=== Input for this task ===

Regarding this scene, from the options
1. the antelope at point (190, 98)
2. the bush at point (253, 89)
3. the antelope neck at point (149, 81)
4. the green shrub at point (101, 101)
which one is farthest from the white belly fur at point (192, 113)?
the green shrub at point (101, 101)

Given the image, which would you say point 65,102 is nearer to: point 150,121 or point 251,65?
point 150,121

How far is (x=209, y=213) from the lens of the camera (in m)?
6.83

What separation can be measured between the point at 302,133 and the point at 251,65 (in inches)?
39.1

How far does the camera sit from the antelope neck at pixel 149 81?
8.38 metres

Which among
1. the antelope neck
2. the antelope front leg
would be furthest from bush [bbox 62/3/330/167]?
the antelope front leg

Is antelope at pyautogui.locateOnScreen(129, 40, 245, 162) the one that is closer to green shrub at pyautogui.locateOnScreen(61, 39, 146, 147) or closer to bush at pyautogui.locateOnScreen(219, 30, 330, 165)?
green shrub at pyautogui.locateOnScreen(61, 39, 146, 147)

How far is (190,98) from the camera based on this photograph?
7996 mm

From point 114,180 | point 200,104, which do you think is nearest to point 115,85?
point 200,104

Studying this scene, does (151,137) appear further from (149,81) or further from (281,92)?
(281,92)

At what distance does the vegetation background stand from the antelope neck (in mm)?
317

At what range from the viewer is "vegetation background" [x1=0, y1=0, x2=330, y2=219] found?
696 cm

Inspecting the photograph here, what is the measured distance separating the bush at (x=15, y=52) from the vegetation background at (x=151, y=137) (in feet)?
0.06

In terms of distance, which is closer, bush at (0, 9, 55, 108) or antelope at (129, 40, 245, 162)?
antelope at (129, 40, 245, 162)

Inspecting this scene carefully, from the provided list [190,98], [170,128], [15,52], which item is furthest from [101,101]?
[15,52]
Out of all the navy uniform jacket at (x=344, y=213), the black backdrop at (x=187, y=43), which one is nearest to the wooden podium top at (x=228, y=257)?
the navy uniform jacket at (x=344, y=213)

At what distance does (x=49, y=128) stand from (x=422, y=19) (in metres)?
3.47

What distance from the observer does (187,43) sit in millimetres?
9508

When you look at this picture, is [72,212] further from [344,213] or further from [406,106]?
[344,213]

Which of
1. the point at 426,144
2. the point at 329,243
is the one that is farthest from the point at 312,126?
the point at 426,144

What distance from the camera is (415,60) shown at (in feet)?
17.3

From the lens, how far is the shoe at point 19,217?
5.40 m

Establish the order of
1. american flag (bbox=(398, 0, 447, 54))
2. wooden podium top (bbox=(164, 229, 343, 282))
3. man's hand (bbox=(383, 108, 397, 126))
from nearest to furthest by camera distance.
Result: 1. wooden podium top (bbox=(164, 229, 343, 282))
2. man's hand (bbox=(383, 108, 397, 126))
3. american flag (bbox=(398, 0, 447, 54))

=== Request ===
Please convert the records above, from the line with "Establish the order of" up to and including the last line of the records, into a JSON list of strings with one string per line and blank lines left out.

=== Exercise answer ===
[
  "Establish the order of",
  "1. american flag (bbox=(398, 0, 447, 54))",
  "2. wooden podium top (bbox=(164, 229, 343, 282))",
  "3. man's hand (bbox=(383, 108, 397, 126))",
  "from nearest to furthest by camera distance.",
  "Result: 1. wooden podium top (bbox=(164, 229, 343, 282))",
  "2. man's hand (bbox=(383, 108, 397, 126))",
  "3. american flag (bbox=(398, 0, 447, 54))"
]